Ortega's cinema is one of the excess. Grille costumes, wild 70s tabloous and a soundtrack that celebrates Argentine and Spanish classics of the 60s and 70s, places Ortega into a idiosyncratic manuscript. Aesthetically, he ties in with influences of exploitation cinema, but mixes it with contemporary queerness and a certain grotesque theatrics, which makes works by Pedro Almodóvar or especially Jacques Audiard's gangster musical “Emilia Pérez”. Both films use similarly excessive aesthetics, play staging with gender fluids and present a mixture of machismo, melodrama and self -discovery elements.

With his great game, Nahuel Pérez BiscayArt still holds the narrative film together!
Ortega's figures are not psychologically deeply drawn, but rather projection surfaces for existential and social issues, above all questions of gender, desire and identity. With all the staging force, Ortega's formal freedom threatens to cover the emotional fall height of history. Linking surreal visual language and grotesque humor prevents a clear emotional bond with the strange figures. Remos wrestling for freedom and belonging is lost partly in the director's will.
What holds the film together is the outstanding performance of Nahuel Pérez Biscayart (“120 BPM”). With a minimalist game, an almost pantomimous precision and the stage presence of a rock star, he manages to embody the fragile tightrope walk between the gender identities. Especially in the ecstatic dance and performance passages, its physical presence merges with the audiovisual expressiveness of the film. His jockey is not only athlete, but also a projection surface for a wide variety of figures – from gangsters to children. In his moments of tumbling and searching, Remo is created on Charlie Chaplin's tramp figure: he appears lost, but has an almost childish curiosity about the absurd that he encounters. Like the Mafia boss Sirena, who always holds a baby in her arms that is said to have not aged for years.

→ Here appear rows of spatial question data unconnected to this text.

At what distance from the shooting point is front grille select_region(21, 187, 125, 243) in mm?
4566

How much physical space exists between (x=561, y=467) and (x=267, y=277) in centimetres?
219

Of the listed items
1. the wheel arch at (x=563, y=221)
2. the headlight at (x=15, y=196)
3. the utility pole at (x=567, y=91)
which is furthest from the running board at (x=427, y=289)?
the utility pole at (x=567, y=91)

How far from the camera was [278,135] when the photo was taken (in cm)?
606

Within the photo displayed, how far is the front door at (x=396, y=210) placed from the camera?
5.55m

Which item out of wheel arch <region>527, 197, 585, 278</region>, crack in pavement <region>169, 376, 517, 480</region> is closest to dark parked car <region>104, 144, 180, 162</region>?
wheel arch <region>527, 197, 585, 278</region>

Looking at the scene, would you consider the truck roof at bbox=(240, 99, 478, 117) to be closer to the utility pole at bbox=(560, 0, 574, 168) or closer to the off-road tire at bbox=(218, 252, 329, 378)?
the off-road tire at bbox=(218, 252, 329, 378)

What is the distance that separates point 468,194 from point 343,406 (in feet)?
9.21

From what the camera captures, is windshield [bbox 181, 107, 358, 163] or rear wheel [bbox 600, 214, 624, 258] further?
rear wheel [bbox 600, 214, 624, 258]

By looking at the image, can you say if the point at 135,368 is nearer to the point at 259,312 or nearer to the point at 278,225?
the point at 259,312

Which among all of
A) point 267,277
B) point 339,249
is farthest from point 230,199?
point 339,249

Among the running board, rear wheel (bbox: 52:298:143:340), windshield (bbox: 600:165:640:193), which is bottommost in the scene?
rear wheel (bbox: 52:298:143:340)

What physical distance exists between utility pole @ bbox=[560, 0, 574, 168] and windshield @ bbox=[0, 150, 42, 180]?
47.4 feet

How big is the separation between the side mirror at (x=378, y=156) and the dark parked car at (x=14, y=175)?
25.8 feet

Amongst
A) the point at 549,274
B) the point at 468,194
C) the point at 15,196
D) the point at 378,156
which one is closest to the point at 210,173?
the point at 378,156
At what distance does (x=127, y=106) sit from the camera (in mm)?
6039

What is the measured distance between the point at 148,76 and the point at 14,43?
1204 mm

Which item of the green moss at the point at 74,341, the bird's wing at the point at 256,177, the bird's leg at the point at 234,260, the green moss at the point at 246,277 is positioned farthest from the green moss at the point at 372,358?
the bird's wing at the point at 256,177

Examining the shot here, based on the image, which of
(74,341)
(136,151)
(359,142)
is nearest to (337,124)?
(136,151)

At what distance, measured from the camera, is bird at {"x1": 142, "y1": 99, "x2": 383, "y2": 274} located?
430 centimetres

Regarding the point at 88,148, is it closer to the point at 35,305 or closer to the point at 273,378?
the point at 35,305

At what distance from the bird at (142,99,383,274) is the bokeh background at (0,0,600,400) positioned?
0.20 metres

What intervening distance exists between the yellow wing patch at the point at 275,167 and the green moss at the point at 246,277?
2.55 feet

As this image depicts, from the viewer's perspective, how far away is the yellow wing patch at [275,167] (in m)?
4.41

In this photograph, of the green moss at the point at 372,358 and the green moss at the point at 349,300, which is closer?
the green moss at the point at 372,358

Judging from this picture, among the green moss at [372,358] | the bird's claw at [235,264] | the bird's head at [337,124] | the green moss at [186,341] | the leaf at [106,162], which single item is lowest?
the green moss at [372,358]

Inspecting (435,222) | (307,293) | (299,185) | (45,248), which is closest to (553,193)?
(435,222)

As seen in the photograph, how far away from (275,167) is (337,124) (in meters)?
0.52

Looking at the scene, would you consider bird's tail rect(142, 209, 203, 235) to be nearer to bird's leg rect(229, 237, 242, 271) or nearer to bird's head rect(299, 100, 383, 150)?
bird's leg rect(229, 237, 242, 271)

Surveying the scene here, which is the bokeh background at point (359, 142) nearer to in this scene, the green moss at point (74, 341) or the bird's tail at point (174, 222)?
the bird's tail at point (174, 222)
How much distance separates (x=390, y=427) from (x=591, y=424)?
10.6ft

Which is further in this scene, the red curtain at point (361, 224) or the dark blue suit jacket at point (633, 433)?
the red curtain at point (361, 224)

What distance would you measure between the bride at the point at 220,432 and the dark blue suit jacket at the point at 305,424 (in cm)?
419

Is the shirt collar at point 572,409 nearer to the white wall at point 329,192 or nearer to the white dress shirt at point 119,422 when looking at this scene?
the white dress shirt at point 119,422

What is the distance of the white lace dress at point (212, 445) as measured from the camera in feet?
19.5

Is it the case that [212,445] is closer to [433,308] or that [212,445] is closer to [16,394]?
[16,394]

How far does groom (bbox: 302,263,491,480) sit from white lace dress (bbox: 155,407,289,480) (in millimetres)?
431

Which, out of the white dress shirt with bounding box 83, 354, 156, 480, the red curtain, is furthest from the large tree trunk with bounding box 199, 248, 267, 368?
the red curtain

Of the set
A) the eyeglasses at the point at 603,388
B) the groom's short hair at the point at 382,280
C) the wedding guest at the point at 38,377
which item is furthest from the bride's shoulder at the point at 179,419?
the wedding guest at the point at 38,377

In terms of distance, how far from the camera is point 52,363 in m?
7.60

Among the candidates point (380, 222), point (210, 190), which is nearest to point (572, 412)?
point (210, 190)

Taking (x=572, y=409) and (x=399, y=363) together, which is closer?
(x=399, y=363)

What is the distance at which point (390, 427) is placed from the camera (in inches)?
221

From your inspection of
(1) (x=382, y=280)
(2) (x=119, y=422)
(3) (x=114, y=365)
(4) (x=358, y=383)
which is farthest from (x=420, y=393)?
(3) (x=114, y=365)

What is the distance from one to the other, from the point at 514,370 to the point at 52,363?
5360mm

Conclusion: “Kill the Jockey” is an eccentric and stylized trip of an identity and transformation process. Luis Ortega proves to be an uncompromising stylist, but between the shrill tableaus and the episodic structure, the emotional depth sometimes remains on the track. An idiosyncratic film that kidnaps his audience in Ortega's own cinematic parallel world. Always worth a look for fans of Schrämem Author's cinema.